- Theatrical release poster
- Directed by: J.C. Lee
- Screenplay by: J.C. Lee; Julius Onah;
- Based on: Bad Genius by Nattawut Poonpiriya
- Produced by: Erik Feig; Ashley Stern; Jessica Switch; Patrick Wachsberger;
- Starring: Benedict Wong; Callina Liang; Jabari Banks; Taylor Hickson; Sarah-Jane Redmond;
- Cinematography: Brett Jutkiewicz
- Edited by: Franklin Peterson
- Music by: Marius de Vries; Matt Robertson;
- Production companies: Little Ray Media; Picture Perfect Federation; Picturestart;
- Distributed by: Vertical
- Release date: October 11, 2024;
- Running time: 96 minutes
- Country: United States
- Language: English

= Bad Genius (2024 film) =

Bad Genius is a 2024 American heist thriller film directed by J.C. Lee and co-written by Julius Onah. It is an English-language remake of the 2017 Thai film of the same name. It stars Benedict Wong, Callina Liang in her film debut, Jabari Banks, Taylor Hickson, and Sarah-Jane Redmond.

==Cast==
- Benedict Wong as Meng, Lynn's father
- Callina Liang as Lynn, a genius girl and Meng's daughter
- Jabari Banks as Bank
- Taylor Hickson as Grace
- Sarah-Jane Redmond as Irene Walsh

==Plot Summary==
Lynn Kang is a gifted Thai American high school student who receives a scholarship to an elite private school. After helping her classmate Grace cheat on a test, Lynn is approached by other students who offer to pay her for answers. Using her knowledge of music and finger movements from piano training, Lynn creates a covert code to signal correct responses during exams.

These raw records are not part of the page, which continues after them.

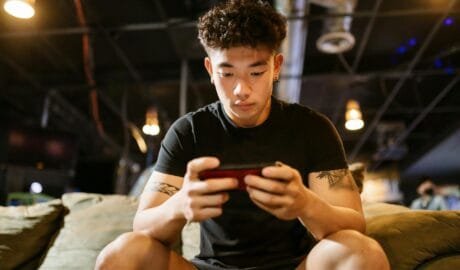 man in black crew neck t shirt playing mobile game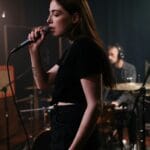 Wokalistka ćwiczy śpiew legato w studiu z zespołem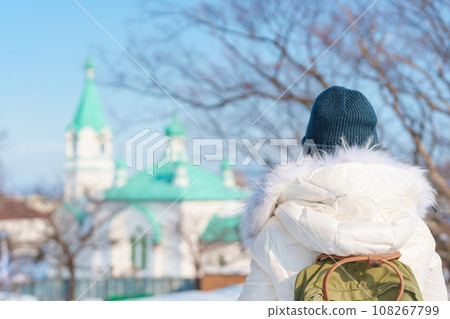 Woman tourist Visiting in Hakodate, Traveler in Sweater sightseeing Russian Orthodox Church with Snow in winter. landmark and popular for attractions in Hokkaido, Japan. Travel and Vacation concept 108267799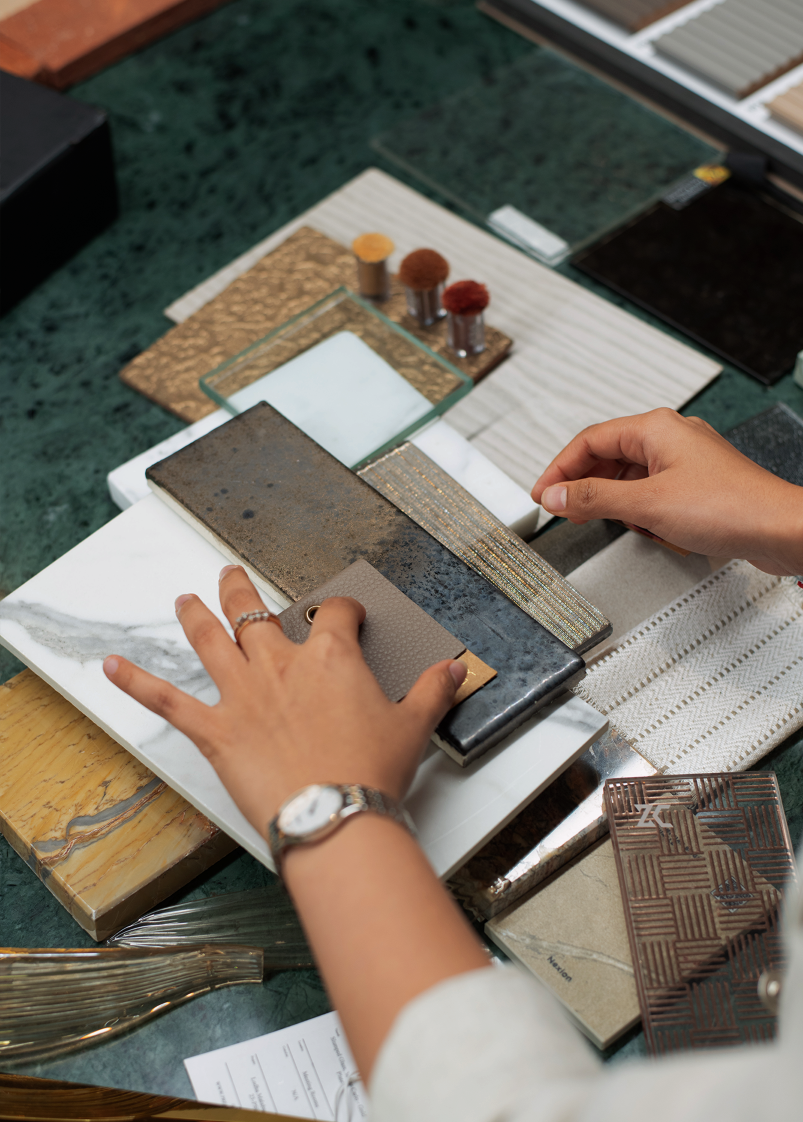 A person's hands arrange various materials like wood, metal, and fabric samples on a green table, suggesting a design selection process.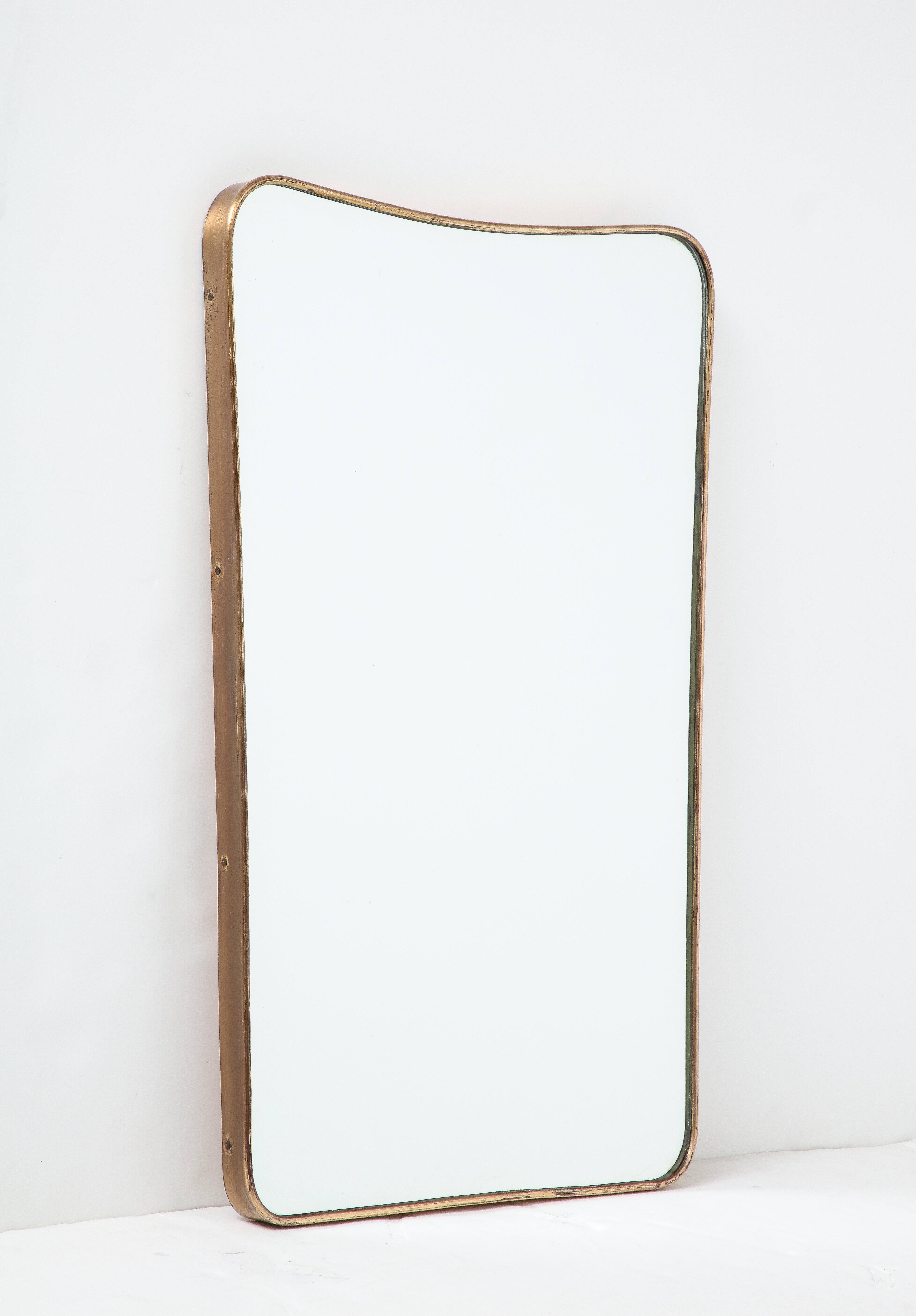 Miroir mural en laiton de forme moderniste italienne du milieu du siècle dernier, avec un joli dessus incurvé et des coins légèrement arrondis, et un verre miroir d'origine, années 1950. Cet élégant miroir d'époque présente une belle patine vieillie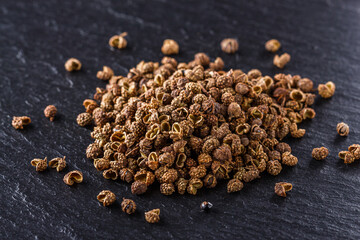 Sichuan pepper on a dark stone background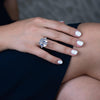3-carat emerald-cut D-color diamond three-stone ring, luxury wedding or engagement jewelry with timeless elegance.
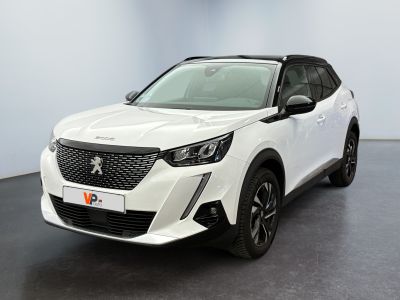 une voiture blanche garée dans une pièce au sol noir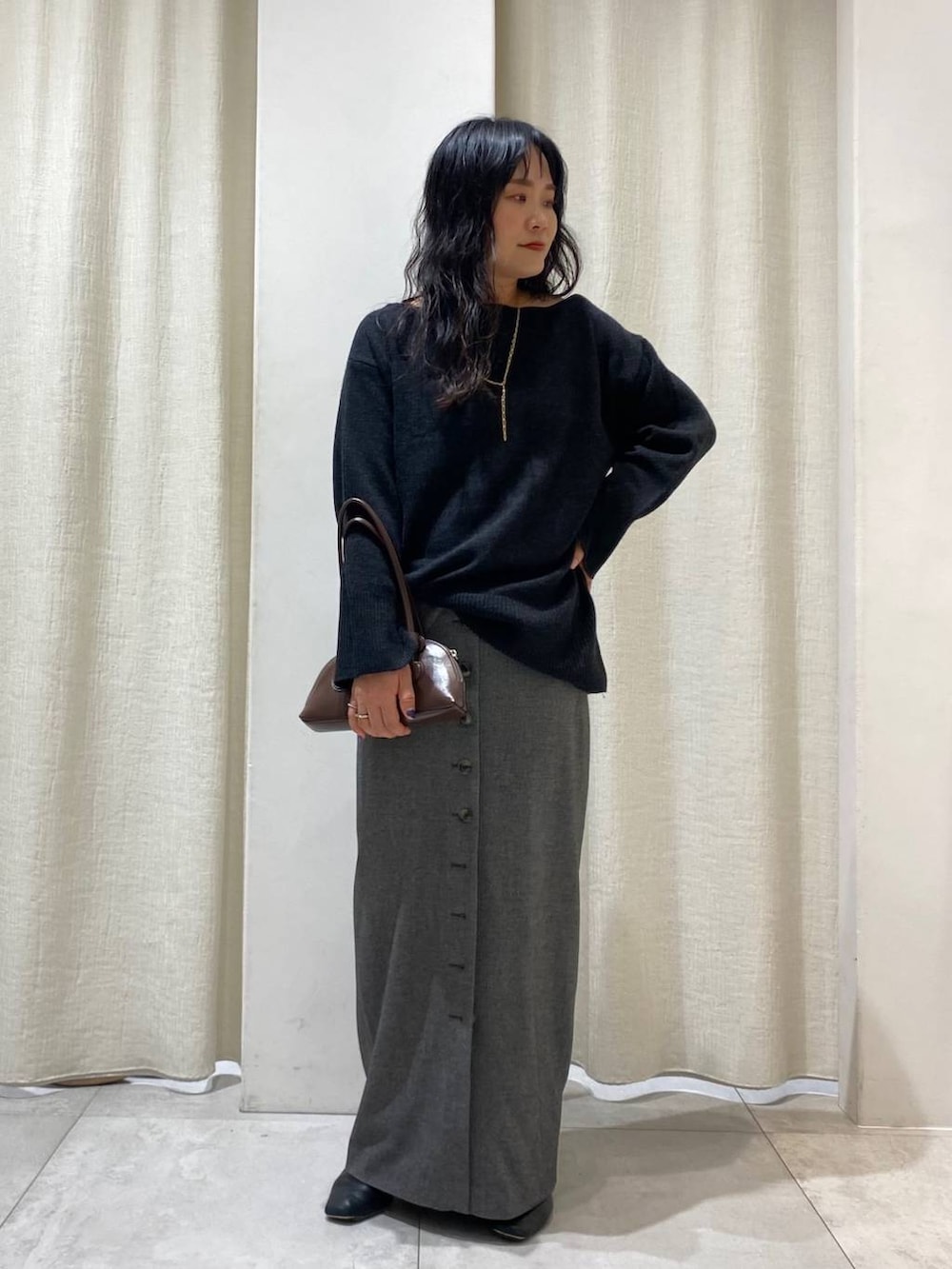 ブラック系のキャミソール、ブラウン系のショルダーバッグ、グレー系のニット/セーターを着用したレディースの秋コーディネートの6枚目の写真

Demand increases, and Lynn expands the scheme with the help of another top student, Bank. Their cheating operation spreads across multiple classes and major standardized tests. As the stakes grow, tension develops between Lynn and Bank over money, ethics, and the consequences of being caught.

Suspicion from faculty and inconsistencies in exams lead to an investigation. The cheating network eventually collapses. Lynn’s scholarship is revoked, and her academic future becomes uncertain. The aftermath forces Lynn and Bank to confront the impact of their actions and the pressures that led them to cheat.

==Production==
In May 2019, Erik Feig and Patrick Wachsberger announced that they were producing an English-language remake of the 2017 Thai film Bad Genius. It was originally to be written by Eva Anderson. In March 2023, they announced that J.C. Lee would be directing and co-writing the screenplay with Julius Onah. Benedict Wong, Callina Liang, Jabari Banks, Taylor Hickson, and Sarah-Jane Redmond rounded out the main cast. Principal photography began in May 2023.

==Release==
Bad Genius was released in the United States by Vertical on October 11, 2024.